Isaac le apunta groseramente con el dedo a la nariz y no se anda con rodeos. Ella simplemente le bufa.

—Esa es tu área de especialización, ¿no es así? Te dejaré los juegos mentales a ti.

—Oh, ¿me obligaras a mí a hacerlo? Si va a depender de mí, entonces intenta escucharme para variar, ¿quieres?

Isaac Lombard es alumno de la academia de Aileen. Es el tercer hijo del conde Lombard, un aristócrata arribista que había tenido éxito en el comercio y había comprado un título con dinero. Eso es todo; No hay nada particularmente notable en Isaac como personaje.

Tampoco tiene apariciones en el juego. Solo se lo menciona como uno de los parientes de Marcus.

Dado que su título nobiliario era comprado, él y Marcus no estaban relacionados por sangre y, debido a que sus personalidades son polos opuestos, se ignoran mutuamente. Si bien Marcus es popular y, en general, se destaca, Isaac probablemente solo es reconocible como el tipo de estudiante insignificante que encontrarías en cualquier lugar.

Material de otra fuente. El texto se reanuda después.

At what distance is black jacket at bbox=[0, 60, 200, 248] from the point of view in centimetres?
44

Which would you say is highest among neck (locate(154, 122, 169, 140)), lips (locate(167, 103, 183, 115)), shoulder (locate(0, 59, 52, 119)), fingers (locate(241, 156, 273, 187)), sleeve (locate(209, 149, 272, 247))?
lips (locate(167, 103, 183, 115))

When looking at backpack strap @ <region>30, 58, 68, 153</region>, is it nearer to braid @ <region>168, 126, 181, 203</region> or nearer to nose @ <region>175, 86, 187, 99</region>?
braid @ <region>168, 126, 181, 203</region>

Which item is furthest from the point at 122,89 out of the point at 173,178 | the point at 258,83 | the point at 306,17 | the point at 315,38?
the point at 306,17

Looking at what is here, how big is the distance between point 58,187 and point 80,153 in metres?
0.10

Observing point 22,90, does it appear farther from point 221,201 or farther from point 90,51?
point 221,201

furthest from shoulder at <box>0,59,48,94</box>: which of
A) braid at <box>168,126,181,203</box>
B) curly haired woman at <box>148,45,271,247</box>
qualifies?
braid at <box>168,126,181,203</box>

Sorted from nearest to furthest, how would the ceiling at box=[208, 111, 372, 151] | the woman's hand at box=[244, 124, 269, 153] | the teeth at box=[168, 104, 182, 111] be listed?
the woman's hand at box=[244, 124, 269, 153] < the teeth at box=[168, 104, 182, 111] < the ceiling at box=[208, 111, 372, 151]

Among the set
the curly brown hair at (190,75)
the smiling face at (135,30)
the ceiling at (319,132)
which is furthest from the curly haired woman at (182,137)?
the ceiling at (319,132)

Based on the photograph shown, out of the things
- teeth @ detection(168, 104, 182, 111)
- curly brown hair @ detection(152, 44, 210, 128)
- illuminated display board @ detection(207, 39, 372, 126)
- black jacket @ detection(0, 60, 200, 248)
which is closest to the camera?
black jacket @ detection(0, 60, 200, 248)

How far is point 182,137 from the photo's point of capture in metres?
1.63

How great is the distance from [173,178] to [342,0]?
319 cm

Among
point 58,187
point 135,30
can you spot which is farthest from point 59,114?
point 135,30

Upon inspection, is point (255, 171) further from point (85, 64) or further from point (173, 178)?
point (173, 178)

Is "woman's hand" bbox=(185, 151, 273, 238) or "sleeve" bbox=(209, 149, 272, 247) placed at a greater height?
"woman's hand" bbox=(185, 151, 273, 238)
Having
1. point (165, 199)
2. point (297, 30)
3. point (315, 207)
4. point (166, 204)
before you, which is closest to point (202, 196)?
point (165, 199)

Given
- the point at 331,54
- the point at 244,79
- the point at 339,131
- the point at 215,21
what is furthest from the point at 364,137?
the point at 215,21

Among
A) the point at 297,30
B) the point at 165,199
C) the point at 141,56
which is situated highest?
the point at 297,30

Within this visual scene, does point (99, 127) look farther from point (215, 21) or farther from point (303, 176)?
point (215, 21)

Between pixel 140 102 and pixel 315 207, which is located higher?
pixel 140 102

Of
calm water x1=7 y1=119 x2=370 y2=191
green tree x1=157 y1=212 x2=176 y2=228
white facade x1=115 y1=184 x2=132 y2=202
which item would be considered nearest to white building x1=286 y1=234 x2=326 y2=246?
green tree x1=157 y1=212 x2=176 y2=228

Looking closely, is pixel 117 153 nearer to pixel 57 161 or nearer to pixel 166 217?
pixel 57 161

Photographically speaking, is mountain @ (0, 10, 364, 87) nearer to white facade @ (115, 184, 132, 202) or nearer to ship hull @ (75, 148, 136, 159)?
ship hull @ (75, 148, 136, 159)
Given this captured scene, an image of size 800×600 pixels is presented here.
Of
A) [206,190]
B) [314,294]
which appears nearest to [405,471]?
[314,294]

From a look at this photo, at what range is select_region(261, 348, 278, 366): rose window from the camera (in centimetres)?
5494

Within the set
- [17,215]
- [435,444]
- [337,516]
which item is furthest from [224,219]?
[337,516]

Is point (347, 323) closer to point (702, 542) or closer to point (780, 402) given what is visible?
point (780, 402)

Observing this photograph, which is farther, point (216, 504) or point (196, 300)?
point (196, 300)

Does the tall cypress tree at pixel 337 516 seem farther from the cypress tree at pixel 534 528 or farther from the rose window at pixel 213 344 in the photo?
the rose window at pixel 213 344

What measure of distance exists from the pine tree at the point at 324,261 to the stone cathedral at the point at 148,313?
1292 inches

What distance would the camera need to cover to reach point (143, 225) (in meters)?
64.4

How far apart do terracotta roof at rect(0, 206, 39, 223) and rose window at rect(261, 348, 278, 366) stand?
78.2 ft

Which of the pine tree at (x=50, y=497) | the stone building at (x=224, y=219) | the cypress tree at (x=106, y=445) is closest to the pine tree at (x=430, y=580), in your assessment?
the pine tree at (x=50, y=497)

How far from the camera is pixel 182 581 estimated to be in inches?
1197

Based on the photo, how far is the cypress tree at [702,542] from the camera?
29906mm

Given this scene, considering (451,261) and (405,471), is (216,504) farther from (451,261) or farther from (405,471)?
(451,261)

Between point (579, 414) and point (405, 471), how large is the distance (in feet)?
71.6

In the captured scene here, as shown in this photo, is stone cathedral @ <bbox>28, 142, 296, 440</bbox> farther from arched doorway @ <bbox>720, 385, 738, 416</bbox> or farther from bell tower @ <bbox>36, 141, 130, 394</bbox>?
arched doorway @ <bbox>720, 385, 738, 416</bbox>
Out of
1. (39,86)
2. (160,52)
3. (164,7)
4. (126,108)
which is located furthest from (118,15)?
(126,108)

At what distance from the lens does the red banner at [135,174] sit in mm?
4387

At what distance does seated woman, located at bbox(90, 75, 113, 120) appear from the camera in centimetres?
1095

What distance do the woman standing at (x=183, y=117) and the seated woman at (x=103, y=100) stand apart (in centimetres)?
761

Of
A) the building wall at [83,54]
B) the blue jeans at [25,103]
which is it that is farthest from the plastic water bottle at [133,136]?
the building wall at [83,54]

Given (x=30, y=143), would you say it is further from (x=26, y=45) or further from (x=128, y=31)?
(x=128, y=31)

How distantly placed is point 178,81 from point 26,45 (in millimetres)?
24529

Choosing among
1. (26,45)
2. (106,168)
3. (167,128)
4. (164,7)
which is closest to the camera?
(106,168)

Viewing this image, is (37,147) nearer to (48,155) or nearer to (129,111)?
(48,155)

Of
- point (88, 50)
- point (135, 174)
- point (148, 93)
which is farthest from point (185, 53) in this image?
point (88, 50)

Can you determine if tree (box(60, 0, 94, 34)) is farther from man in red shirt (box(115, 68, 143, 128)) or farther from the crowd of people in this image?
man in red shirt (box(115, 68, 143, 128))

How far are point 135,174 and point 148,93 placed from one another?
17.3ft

Ni siquiera Aileen le habría prestado mucha atención si no hubiera sacado su nombre en un sorteo para un trabajo en pareja. Lilia había sacado el nombre de Cedric en ese mismo sorteo; el destino en este mundo es algo gracioso.

—Te dije una y otra vez que el príncipe Cedric no era el tipo de hombre que pensabas que era, ¿recuerdas?

—Ahora que lo pienso, ¿dónde estuviste durante esa fiesta?

—Mirando desde la distancia.

—lo viste todo… Ya veo.

— ¿Como si realmente pudiera haberte salvado? Vamos, eran el príncipe heredero y Marcus Cowell. Literalmente, la única persona que podría encarar a esos dos y salir con vida eres tú. Si hubiera salido en tu rescate, habría muerto por nada. Habría sido un desperdicio de mi sentido de la justicia.

—Lo sé. Ese instinto es una de las cosas por las que confío en ti. Por eso dejaste que el príncipe Cedric te despidiera, ¿no es así?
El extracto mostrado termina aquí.